Download or read book College for Convicts written by Christopher Zoukis and published by McFarland. This book was released on 2014-10-21 with total page 301 pages. Available in PDF, EPUB and Kindle. Book excerpt: The United States accounts for 5 percent of the world's population, yet incarcerates about 25 percent of the world's prisoners. Examining a wealth of studies by researchers and correctional professionals, and the experience of educators, this book shows recidivism rates drop in direct correlation with the amount of education prisoners receive, and the rate drops dramatically with each additional level of education attained. Presenting a workable solution to America's mass incarceration and recidivism problems, this book demonstrates that great fiscal benefits arise when modest sums are spent educating prisoners. Educating prisoners brings a reduction in crime and social disruption, reduced domestic spending and a rise in quality of life. Instructors considering this book for use in a course may request an examination copy here.

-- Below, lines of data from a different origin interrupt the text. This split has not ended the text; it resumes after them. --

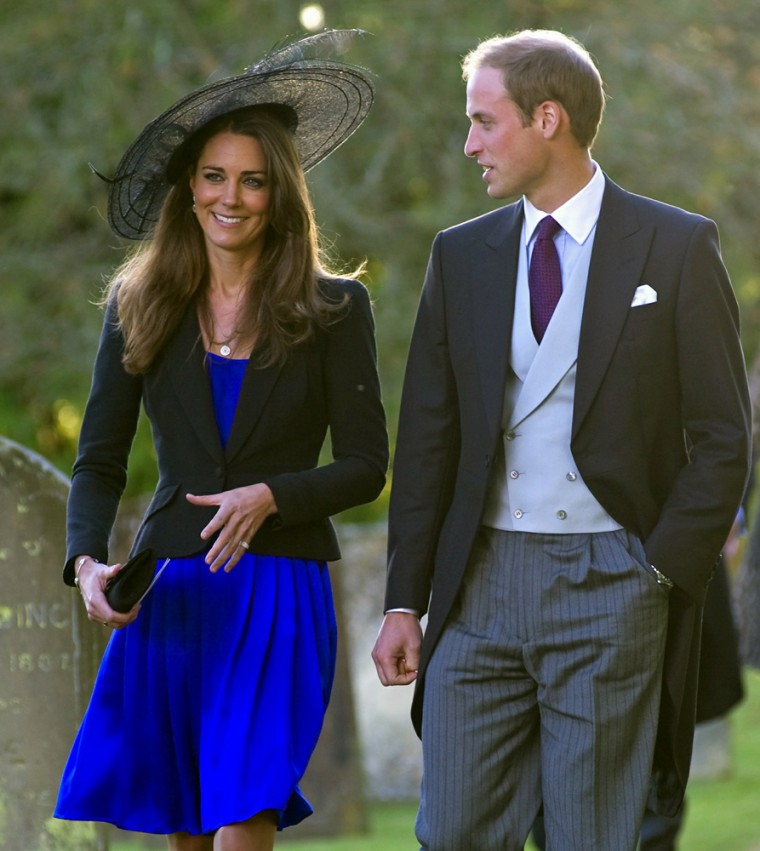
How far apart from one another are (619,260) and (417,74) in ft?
26.7

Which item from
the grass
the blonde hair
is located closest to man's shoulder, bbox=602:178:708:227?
the blonde hair

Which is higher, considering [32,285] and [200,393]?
[32,285]

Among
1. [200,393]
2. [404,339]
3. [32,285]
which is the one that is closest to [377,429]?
[200,393]

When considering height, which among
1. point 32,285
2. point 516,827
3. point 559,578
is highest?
point 32,285

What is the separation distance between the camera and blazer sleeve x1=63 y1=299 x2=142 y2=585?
15.1 ft

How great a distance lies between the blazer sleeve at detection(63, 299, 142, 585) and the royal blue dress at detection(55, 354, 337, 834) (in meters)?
0.28

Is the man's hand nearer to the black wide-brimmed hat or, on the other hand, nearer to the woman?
the woman

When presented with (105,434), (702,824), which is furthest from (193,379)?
(702,824)

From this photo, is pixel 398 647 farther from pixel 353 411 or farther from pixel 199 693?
pixel 353 411

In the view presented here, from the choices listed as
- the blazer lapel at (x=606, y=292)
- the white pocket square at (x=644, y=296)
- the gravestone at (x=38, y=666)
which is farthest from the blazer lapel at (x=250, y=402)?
the gravestone at (x=38, y=666)

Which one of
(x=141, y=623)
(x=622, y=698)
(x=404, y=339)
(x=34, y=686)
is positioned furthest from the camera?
(x=404, y=339)

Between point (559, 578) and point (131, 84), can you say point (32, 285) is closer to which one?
point (131, 84)

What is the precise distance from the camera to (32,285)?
12.6m

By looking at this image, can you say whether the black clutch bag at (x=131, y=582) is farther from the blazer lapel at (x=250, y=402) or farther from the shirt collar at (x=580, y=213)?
the shirt collar at (x=580, y=213)
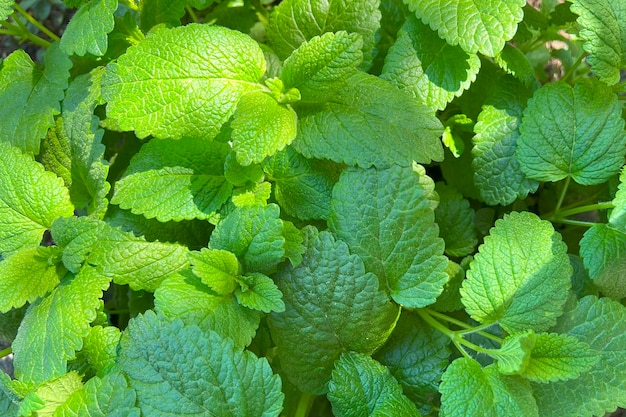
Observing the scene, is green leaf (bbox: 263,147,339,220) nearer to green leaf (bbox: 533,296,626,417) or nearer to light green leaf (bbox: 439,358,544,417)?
light green leaf (bbox: 439,358,544,417)

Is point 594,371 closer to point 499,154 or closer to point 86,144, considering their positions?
point 499,154

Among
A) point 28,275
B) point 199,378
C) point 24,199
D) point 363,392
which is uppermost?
point 24,199

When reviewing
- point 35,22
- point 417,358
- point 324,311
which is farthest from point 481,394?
point 35,22

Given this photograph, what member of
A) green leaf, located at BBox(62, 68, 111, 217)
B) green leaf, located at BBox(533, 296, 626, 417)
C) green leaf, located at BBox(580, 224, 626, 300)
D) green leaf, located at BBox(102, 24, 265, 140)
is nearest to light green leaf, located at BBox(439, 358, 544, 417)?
green leaf, located at BBox(533, 296, 626, 417)

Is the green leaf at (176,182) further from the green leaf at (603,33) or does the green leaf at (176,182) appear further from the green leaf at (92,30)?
the green leaf at (603,33)

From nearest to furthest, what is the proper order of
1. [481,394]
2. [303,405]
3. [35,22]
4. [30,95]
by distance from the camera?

Download or read book Community Corrections written by Robert D. Hanser and published by SAGE. This book was released on 2009-02-19 with total page 553 pages. Available in PDF, EPUB and Kindle. Book excerpt: Aimed at undergraduate courses in criminal justice that offer modules in community corrections, probation and parol, this text covers the necessary topics in community corrections but with a more practical approach than other texts. Subjects covered include: the history of probation and parole; arguments for and against the treatment of offenders; the point and purpose of community corrections; and jail facilities and detention centers. The book offers a unique perspective given the author′s expertise with both special needs populations and in the comparative fields. It is supported by an online study site and instructor′s resource materials.